- _WHAT IS REQUIRED_: In the rows from the line containing "How far do human" through the line containing "4. (B) [230,462]", inclusive, replace "black trousers" with "dark pants" and leave everything else as it is.

- _Spatial question rows_:
=-=-=

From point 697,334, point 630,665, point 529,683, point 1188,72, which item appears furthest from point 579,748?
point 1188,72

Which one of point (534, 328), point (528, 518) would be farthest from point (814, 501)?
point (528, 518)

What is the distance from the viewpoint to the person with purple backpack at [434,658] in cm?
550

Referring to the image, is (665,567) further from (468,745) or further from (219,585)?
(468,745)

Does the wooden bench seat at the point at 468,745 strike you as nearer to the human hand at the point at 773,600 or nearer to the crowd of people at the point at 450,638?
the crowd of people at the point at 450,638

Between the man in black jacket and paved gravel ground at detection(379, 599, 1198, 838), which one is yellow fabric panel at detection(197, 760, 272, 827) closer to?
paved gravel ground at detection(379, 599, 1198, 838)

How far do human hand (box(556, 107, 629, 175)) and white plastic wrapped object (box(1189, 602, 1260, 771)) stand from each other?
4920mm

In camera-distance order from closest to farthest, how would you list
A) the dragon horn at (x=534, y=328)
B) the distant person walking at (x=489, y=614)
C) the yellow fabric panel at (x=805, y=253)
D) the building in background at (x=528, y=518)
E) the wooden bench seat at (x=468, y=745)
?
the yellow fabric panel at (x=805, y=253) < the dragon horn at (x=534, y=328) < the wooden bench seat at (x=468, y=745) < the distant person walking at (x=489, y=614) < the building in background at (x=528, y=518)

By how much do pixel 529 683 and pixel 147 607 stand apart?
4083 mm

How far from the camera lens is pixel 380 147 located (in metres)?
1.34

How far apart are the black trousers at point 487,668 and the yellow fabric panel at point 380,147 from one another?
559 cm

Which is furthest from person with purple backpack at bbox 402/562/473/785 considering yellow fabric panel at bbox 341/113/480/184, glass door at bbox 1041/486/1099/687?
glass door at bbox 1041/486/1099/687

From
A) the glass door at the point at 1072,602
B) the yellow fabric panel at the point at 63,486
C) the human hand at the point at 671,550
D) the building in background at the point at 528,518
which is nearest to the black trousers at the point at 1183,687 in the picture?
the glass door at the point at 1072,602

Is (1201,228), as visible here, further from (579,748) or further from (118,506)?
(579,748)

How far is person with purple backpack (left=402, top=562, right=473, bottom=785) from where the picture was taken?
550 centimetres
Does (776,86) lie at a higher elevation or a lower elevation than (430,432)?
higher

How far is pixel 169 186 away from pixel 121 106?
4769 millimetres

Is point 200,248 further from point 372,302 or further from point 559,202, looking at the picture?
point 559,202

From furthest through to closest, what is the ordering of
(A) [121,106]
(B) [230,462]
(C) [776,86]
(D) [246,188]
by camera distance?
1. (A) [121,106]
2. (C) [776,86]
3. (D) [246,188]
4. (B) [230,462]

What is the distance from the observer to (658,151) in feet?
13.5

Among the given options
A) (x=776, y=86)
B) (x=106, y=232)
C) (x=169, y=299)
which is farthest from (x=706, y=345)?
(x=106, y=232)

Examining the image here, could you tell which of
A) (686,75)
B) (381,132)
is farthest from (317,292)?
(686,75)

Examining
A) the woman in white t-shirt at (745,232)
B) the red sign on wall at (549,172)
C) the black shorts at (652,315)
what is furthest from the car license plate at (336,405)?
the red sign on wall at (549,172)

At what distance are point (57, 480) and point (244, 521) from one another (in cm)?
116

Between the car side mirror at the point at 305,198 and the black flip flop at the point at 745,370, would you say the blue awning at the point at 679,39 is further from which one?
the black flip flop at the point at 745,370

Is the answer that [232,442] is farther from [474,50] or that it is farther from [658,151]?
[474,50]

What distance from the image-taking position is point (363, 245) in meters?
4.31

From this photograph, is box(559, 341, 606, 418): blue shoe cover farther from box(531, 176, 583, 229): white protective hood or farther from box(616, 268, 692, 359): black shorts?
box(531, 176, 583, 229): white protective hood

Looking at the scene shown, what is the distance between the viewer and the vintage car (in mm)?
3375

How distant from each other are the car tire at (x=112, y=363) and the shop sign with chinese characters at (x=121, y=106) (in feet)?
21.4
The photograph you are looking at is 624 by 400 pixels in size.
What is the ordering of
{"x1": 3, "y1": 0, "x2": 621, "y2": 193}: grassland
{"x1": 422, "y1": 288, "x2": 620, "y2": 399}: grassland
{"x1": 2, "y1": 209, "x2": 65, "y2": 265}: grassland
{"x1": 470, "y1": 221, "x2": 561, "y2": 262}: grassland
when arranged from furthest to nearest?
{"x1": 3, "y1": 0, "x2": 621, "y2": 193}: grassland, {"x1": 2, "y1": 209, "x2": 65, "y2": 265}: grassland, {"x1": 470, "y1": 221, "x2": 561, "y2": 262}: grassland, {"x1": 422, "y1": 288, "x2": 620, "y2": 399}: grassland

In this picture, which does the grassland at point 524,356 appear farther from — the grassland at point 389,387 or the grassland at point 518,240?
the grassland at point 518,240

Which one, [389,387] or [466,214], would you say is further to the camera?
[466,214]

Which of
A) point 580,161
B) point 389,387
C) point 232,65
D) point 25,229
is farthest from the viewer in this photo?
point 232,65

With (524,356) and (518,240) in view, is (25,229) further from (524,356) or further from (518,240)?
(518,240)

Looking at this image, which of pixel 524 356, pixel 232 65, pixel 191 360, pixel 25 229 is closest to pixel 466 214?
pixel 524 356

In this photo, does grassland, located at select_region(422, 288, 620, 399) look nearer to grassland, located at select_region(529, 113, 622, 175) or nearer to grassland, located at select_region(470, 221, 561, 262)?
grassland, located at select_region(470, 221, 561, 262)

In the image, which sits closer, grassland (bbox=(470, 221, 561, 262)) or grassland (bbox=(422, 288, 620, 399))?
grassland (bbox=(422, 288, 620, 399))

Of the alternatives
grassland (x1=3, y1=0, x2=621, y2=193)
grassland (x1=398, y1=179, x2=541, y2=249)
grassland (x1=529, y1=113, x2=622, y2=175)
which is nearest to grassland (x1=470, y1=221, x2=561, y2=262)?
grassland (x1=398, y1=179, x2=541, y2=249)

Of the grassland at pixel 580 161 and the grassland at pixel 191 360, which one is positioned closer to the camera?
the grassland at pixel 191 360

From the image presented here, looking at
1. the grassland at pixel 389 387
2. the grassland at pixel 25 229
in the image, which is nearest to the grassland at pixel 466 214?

=-=-=

- _REPLY TO THE TASK_:
How far do human hand (box(556, 107, 629, 175)) and white plastic wrapped object (box(1189, 602, 1260, 771)) stand from each other?
4920mm

In camera-distance order from closest to farthest, how would you list
A) the dragon horn at (x=534, y=328)
B) the distant person walking at (x=489, y=614)
C) the yellow fabric panel at (x=805, y=253)
D) the building in background at (x=528, y=518)
E) the wooden bench seat at (x=468, y=745)
?
the yellow fabric panel at (x=805, y=253) < the dragon horn at (x=534, y=328) < the wooden bench seat at (x=468, y=745) < the distant person walking at (x=489, y=614) < the building in background at (x=528, y=518)

By how much do pixel 529 683 and pixel 147 607 stand apart?
4083 mm

How far from the camera lens is pixel 380 147 located (in metres)?
1.34

How far apart are the dark pants at point 487,668 and the yellow fabric panel at point 380,147 from one another?
559 cm

Which is furthest from person with purple backpack at bbox 402/562/473/785 considering yellow fabric panel at bbox 341/113/480/184, glass door at bbox 1041/486/1099/687?
glass door at bbox 1041/486/1099/687

From
A) the glass door at the point at 1072,602
B) the yellow fabric panel at the point at 63,486
C) the human hand at the point at 671,550
D) the building in background at the point at 528,518
which is nearest to the dark pants at the point at 1183,687 in the picture?
the glass door at the point at 1072,602

Is (1201,228), as visible here, further from (579,748) or further from (118,506)?
(579,748)

How far is person with purple backpack (left=402, top=562, right=473, bottom=785) from where the picture was taken?
550 centimetres
Does (776,86) lie at a higher elevation or a lower elevation than (430,432)?
higher

How far is pixel 169 186 away from pixel 121 106?
4769 millimetres

Is point 200,248 further from point 372,302 or further from point 559,202, looking at the picture?
point 559,202

From furthest through to closest, what is the ordering of
(A) [121,106]
(B) [230,462]
(C) [776,86]
(D) [246,188]
by camera distance?
1. (A) [121,106]
2. (C) [776,86]
3. (D) [246,188]
4. (B) [230,462]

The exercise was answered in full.